▸ **Dataset content**:

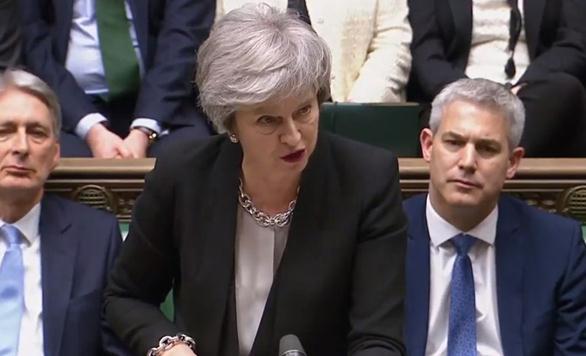 英议会惊险通过脱欧修正案 特雷莎·梅将赴欧盟重启谈判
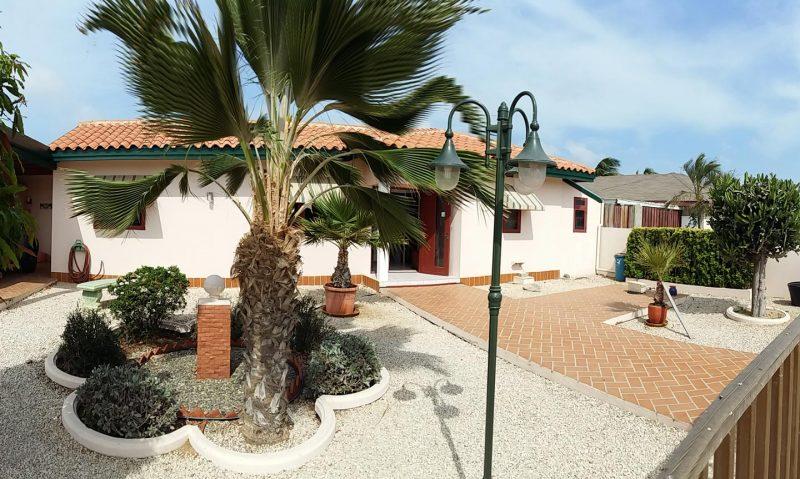 Voortuin - Vakantiehuis Aruba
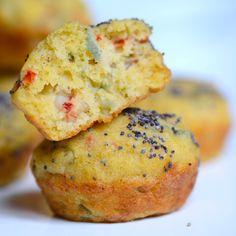 Estos muffins de langostinos fáciles de preparar son exquisitos.  Una excelente alternativa para incluir en una picada. Con un toque de curry y vermouth seco que le dan mucho sabor y hacen que sean únicos.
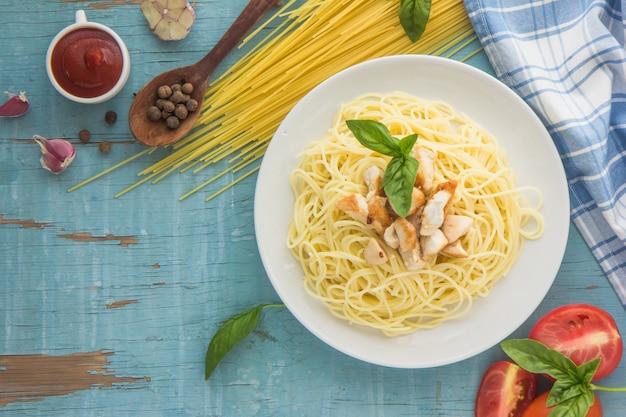 Паста с томатным соусом и базиликом. макароны с томатным соусом, базиликом и курицей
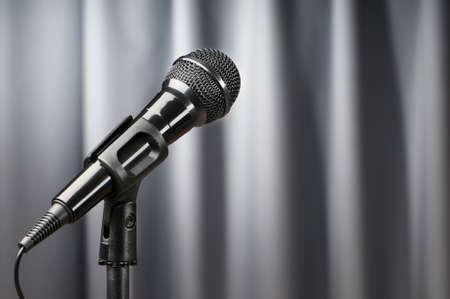 Micrófonos de audio contra el fondo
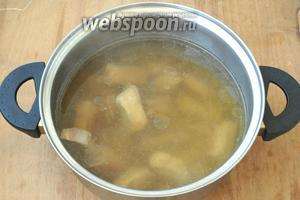 Залить рёбрышки 2 литрами воды и поставить варить на медленном огне. Добавить в воду 1 ст. л. соли. Варить около часа.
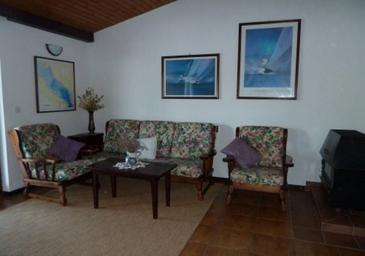 Kaprije, Living room in the apartment, air condition available and WiFi.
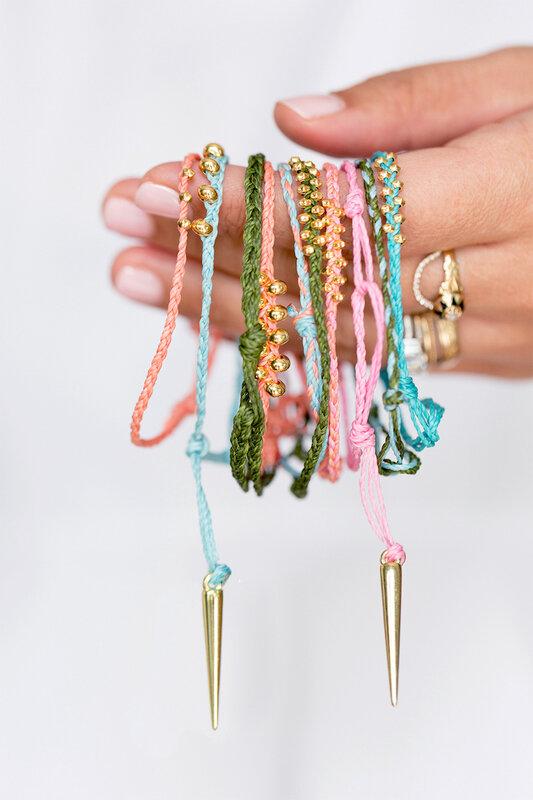 DIY-bracelet-tressé-perles-dorées-perles-allongées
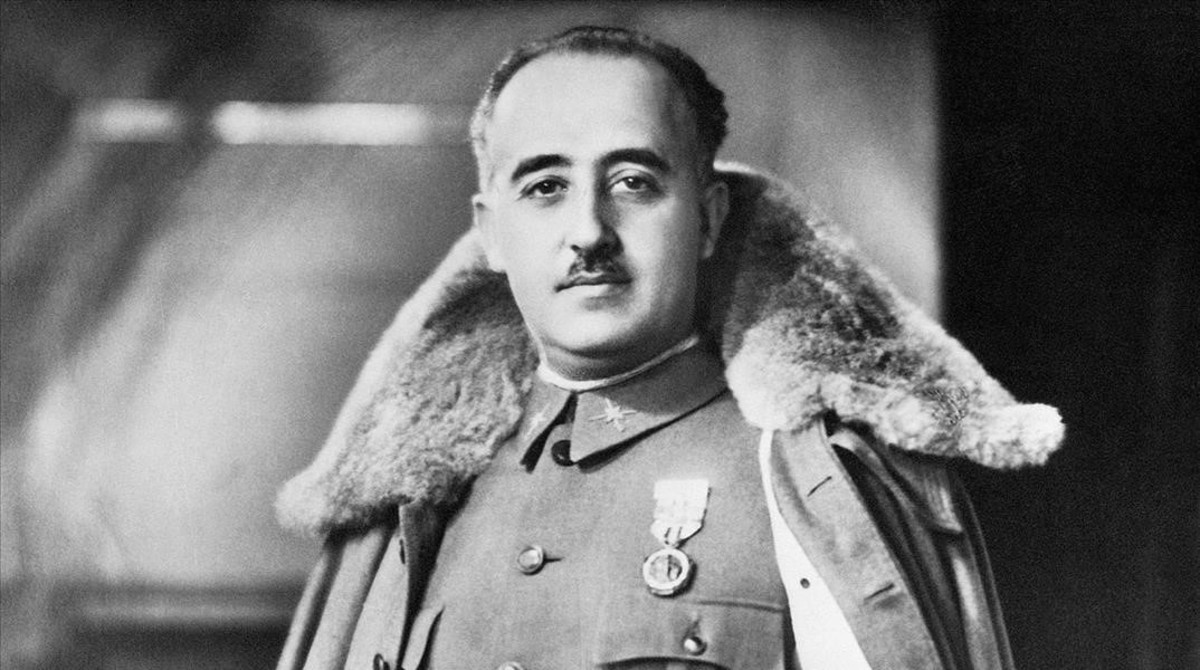 Retrato oficial de Francisco Franco.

▸ **Brief**:
Only the pictures are to be dropped; the rest of the material above must be duplicated exactly.

▸ **Answer to this problem**:
 英议会惊险通过脱欧修正案 特雷莎·梅将赴欧盟重启谈判
 Voortuin - Vakantiehuis Aruba
 Estos muffins de langostinos fáciles de preparar son exquisitos.  Una excelente alternativa para incluir en una picada. Con un toque de curry y vermouth seco que le dan mucho sabor y hacen que sean únicos.
 Паста с томатным соусом и базиликом. макароны с томатным соусом, базиликом и курицей
 Micrófonos de audio contra el fondo
 Залить рёбрышки 2 литрами воды и поставить варить на медленном огне. Добавить в воду 1 ст. л. соли. Варить около часа.
 Kaprije, Living room in the apartment, air condition available and WiFi.
 DIY-bracelet-tressé-perles-dorées-perles-allongées
 Retrato oficial de Francisco Franco.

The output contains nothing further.